Imagine the graph in the video above is representing the velocity of a vehicle over a certain time. (velocity = y axis, time = x axis). Let's also consider only the right half of the graph (ie. only positive values of X).

By looking at the graph, you can see that at x = 0 (ie. when time is equal to 0), our velocity is still peaking, but soon it starts going down and finally reaches zero when time is equal to 3. Then we get a "negative" velocity, which essentially means our vehicle is moving in the other direction (it's "coming back", so to say). It's velocity keeps increasing in the opposite direction until roughly time = 5, then it starts decreasing again until it finally reaches zero again at time = 7.

The area under the function is supposed to give us the distance traveled. On the interval of time from 0 to 3 we crossed a positive distance, but then on the interval 3 to 7 we crossed a "negative" distance, ie. we came back around a certain distance. So to get the total distance traveled (ie. the "total area under the curve" as we call it), you have to treat the area under the X axis as if it were negative so that the distance covered during this period of time can be subtracted from the distance covered over the first (ie. where x is between 0 and 3) period of time.

So again, if we were to treat this as the graph of the velocity of a vehicle over the course of 7 hourse (x from 0 to 7), what the graph is essentially telling us is:

"From hour (0) to hour (3) the vehicle traveled a total of 7 miles (7 coming from the area under the curve over the interval (0,3)).
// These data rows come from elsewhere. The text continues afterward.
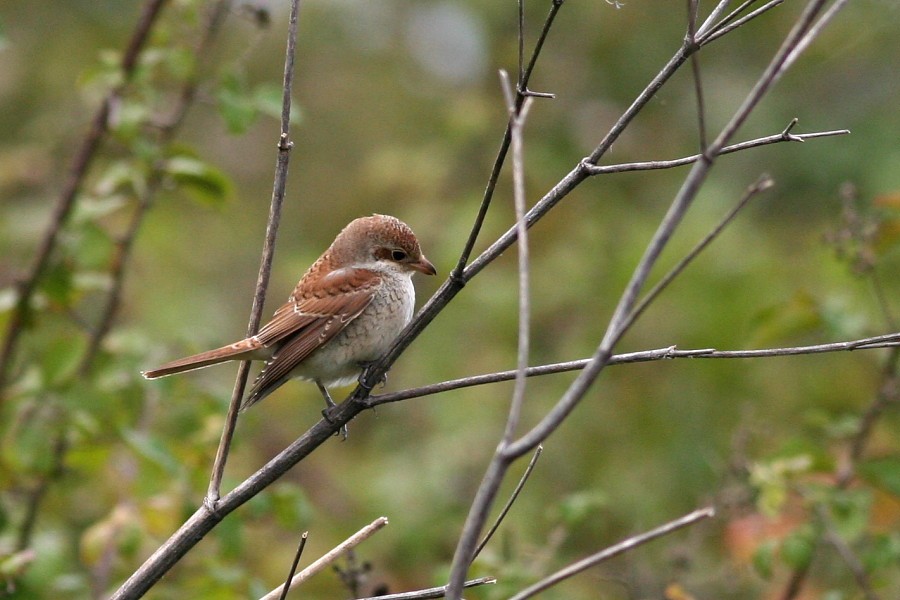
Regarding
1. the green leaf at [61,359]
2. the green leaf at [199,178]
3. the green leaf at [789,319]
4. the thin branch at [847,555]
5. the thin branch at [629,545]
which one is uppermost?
the green leaf at [199,178]

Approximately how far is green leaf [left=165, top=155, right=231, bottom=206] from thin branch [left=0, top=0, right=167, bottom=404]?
27 centimetres

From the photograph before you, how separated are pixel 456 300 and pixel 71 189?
2.30 meters

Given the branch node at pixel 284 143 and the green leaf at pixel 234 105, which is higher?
the green leaf at pixel 234 105

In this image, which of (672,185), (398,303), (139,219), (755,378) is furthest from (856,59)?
(139,219)

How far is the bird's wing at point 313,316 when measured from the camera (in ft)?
10.6

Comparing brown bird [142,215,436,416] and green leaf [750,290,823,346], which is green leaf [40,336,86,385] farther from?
green leaf [750,290,823,346]

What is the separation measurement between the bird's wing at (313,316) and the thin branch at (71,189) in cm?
80

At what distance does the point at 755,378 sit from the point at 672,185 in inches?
53.9

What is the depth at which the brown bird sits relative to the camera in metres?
3.30

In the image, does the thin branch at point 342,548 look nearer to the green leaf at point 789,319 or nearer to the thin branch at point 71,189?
the green leaf at point 789,319

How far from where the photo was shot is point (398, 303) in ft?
11.5

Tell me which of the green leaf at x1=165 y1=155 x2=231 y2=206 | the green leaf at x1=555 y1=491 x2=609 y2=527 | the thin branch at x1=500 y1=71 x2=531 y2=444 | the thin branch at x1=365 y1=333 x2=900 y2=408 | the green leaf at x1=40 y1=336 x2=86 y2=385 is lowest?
the green leaf at x1=555 y1=491 x2=609 y2=527

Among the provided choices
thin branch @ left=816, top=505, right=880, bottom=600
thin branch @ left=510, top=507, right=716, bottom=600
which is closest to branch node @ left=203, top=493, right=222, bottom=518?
thin branch @ left=510, top=507, right=716, bottom=600

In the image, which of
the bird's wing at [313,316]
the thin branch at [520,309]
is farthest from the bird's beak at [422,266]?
the thin branch at [520,309]
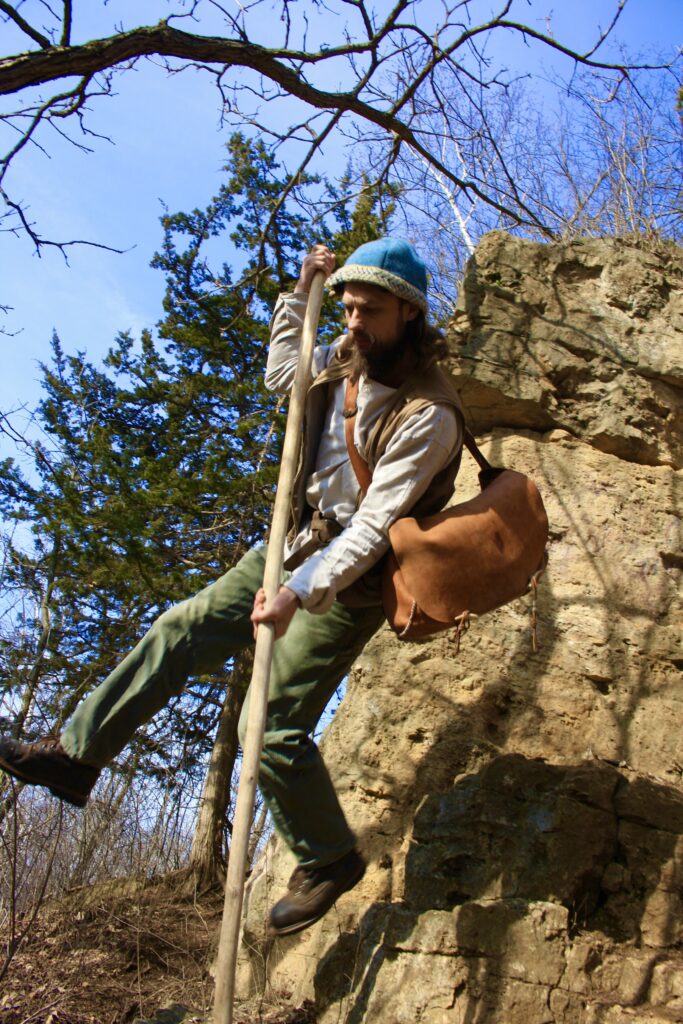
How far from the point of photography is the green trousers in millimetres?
3123

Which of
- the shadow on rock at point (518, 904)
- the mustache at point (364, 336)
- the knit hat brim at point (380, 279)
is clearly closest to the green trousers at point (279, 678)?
the shadow on rock at point (518, 904)

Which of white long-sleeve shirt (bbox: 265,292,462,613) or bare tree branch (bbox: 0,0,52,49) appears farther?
bare tree branch (bbox: 0,0,52,49)

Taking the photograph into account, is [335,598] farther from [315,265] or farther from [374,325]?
[315,265]

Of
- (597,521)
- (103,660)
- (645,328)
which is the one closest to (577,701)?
(597,521)

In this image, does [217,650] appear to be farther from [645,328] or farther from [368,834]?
[645,328]

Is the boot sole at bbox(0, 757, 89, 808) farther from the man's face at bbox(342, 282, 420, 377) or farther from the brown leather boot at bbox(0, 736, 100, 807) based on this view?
the man's face at bbox(342, 282, 420, 377)

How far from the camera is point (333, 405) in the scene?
340 cm

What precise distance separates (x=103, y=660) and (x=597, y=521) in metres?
5.22

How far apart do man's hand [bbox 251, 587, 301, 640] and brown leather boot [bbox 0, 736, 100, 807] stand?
0.86 m

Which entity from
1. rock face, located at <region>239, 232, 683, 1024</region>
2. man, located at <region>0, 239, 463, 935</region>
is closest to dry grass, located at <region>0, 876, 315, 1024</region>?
rock face, located at <region>239, 232, 683, 1024</region>

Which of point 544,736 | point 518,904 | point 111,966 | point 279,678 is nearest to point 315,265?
point 279,678

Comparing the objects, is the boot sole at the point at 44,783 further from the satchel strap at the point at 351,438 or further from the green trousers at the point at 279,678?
the satchel strap at the point at 351,438

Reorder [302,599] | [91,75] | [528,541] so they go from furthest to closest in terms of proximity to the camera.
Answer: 1. [91,75]
2. [528,541]
3. [302,599]

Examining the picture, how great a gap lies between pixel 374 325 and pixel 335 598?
99cm
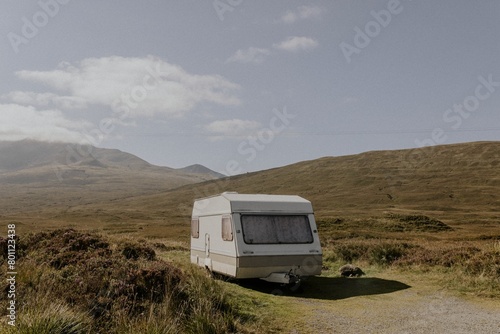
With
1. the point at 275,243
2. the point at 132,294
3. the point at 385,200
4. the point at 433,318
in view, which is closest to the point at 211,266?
the point at 275,243

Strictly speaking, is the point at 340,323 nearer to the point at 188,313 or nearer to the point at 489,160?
the point at 188,313

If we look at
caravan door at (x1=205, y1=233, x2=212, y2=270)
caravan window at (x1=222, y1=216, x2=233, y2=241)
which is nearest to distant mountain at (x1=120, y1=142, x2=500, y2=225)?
caravan door at (x1=205, y1=233, x2=212, y2=270)

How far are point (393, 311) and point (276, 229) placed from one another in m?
4.44

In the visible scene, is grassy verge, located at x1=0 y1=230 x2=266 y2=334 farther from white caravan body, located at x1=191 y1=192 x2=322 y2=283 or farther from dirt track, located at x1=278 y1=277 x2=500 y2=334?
white caravan body, located at x1=191 y1=192 x2=322 y2=283

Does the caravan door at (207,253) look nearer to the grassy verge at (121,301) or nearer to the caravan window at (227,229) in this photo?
the caravan window at (227,229)

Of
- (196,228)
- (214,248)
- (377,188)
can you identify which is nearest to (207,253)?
(214,248)

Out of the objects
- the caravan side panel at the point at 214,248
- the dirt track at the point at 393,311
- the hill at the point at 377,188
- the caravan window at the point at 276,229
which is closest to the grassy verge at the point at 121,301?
the dirt track at the point at 393,311

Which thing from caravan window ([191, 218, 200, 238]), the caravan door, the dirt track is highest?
caravan window ([191, 218, 200, 238])

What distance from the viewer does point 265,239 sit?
12.6m

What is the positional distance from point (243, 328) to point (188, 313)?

Then the vehicle turned around and traveled back towards its initial starting point, covering 3 miles (3 coming from the area under the cuver over the interval (3, 7))"

So the car went forward 7 miles, then traveled back 3 miles. How many miles did it actually cross?

7 - 3 = 4.

(In the video we are of course scaling these values by a factor of 2 and 3, respectively). This is just an example to help you get a grasp on what is actually happening here in terms of "real world applications" and why it is structured in the way that it is.